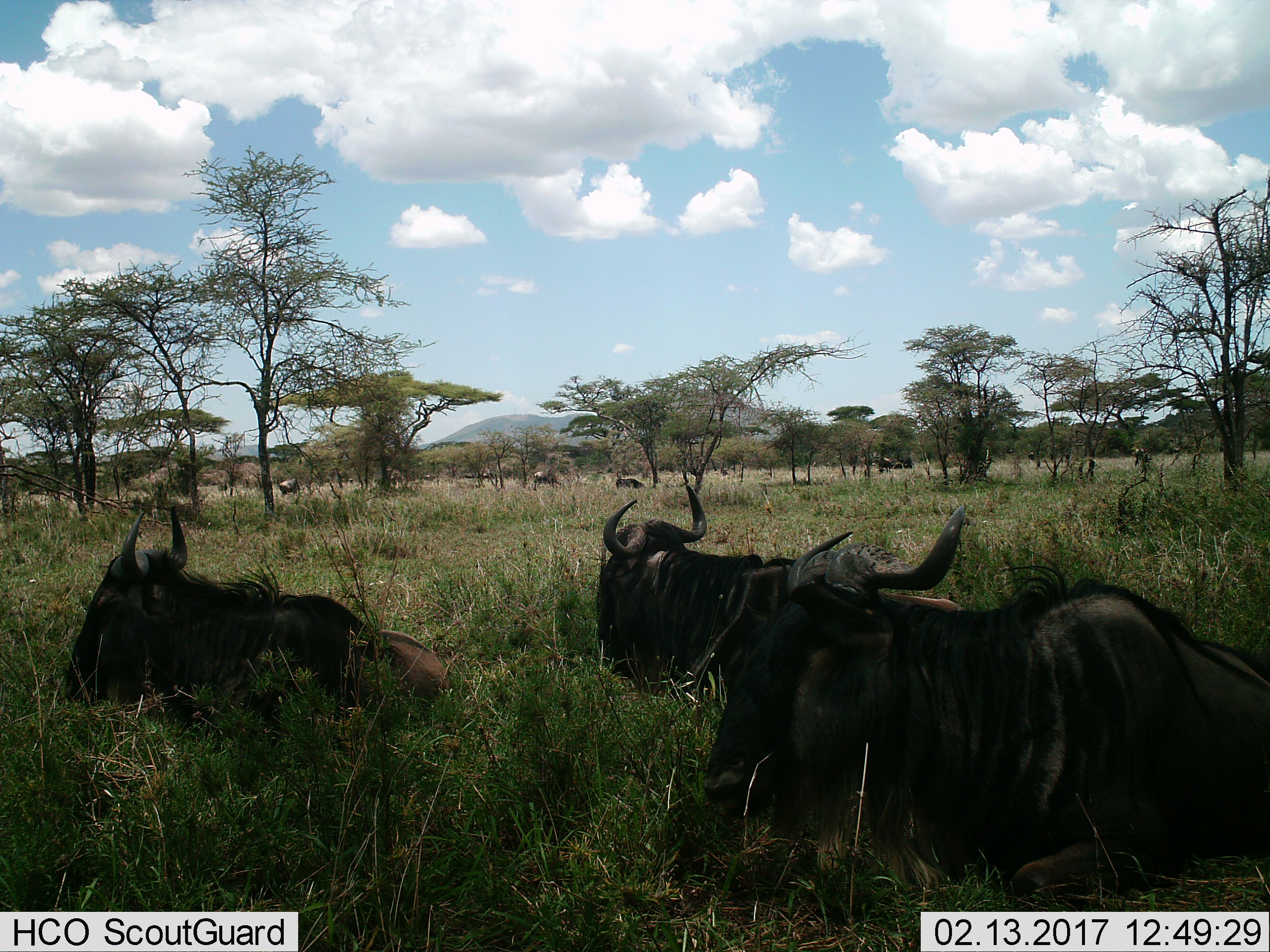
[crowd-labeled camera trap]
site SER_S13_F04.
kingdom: Animalia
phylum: Chordata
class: Mammalia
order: Artiodactyla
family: Bovidae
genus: Connochaetes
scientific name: Connochaetes taurinus taurinus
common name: blue wildebeest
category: wildebeestblue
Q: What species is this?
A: Wildebeestblue (blue wildebeest) (Connochaetes taurinus taurinus).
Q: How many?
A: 6.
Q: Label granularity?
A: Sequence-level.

DIRECTIONS FOR THIS TASK: In repeating the lines above, keep the wording exact and leave every picture out.

SOLUTION TO THIS EXERCISE:
[crowd-labeled camera trap]
site SER_S13_F04.
kingdom: Animalia
phylum: Chordata
class: Mammalia
order: Artiodactyla
family: Bovidae
genus: Connochaetes
scientific name: Connochaetes taurinus taurinus
common name: blue wildebeest
category: wildebeestblue
Q: What species is this?
A: Wildebeestblue (blue wildebeest) (Connochaetes taurinus taurinus).
Q: How many?
A: 6.
Q: Label granularity?
A: Sequence-level.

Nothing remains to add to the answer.